Barangkali kau benar. Aku perempuan liar. Tak punya moral. Tapi kita pernah bersama. Seranjang berdua, dan bercinta. Meski tak pernah lahir jabang bayi, kita adalah keluarga. Dikawinkan oleh KUA. Dicatat oleh negara.
Bisakah kau berhenti menyebutku pelacur? Memang, aku sang penghibur. Tapi itu dulu, sebelum bertemu cintamu. Jika saja bisa kulepas baju pelacur yang melekat di tubuhku, kan kulakukan untukmu.

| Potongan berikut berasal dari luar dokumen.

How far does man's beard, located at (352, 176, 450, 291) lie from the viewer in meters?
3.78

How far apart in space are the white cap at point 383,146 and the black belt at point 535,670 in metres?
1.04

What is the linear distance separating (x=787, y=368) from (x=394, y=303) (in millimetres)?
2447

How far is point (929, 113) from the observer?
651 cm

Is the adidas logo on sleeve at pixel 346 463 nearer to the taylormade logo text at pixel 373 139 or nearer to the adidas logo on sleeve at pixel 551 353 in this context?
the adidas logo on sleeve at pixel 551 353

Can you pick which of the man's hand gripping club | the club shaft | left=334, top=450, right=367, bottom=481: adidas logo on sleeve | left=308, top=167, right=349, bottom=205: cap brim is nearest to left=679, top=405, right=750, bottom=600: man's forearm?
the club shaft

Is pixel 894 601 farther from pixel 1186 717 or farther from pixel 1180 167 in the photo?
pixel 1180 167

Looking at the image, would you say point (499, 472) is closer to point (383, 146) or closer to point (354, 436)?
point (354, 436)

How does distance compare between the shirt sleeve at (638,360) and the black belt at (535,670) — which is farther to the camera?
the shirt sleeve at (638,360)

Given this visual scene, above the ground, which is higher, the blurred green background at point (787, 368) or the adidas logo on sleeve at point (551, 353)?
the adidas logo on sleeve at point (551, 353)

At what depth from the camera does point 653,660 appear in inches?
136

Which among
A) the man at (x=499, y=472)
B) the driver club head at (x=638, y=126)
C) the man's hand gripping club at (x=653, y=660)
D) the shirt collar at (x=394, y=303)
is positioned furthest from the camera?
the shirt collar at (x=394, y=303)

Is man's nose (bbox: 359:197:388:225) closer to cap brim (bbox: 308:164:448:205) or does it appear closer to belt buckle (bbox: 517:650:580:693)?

Kuingin kau memaafkan, sebelum kita benar-benar berpisah, dan tak lagi menyapa. Maaf, karena kau dapatkan tubuhku yang kotor. Maaf untuk masakan nikmat yang tak pernah kubuat, semuanya kubeli dari kedai terdekat.
Hujan sudah datang, akhirnya kau pulang. Aku jadi bimbang, mau berkata apa.
“Maaf. Aku pergi sekarang.”
“Tak usah pergi, diluar hujan deras. Aku tak kan menyebutmu pelacur lagi. Kau, istriku!”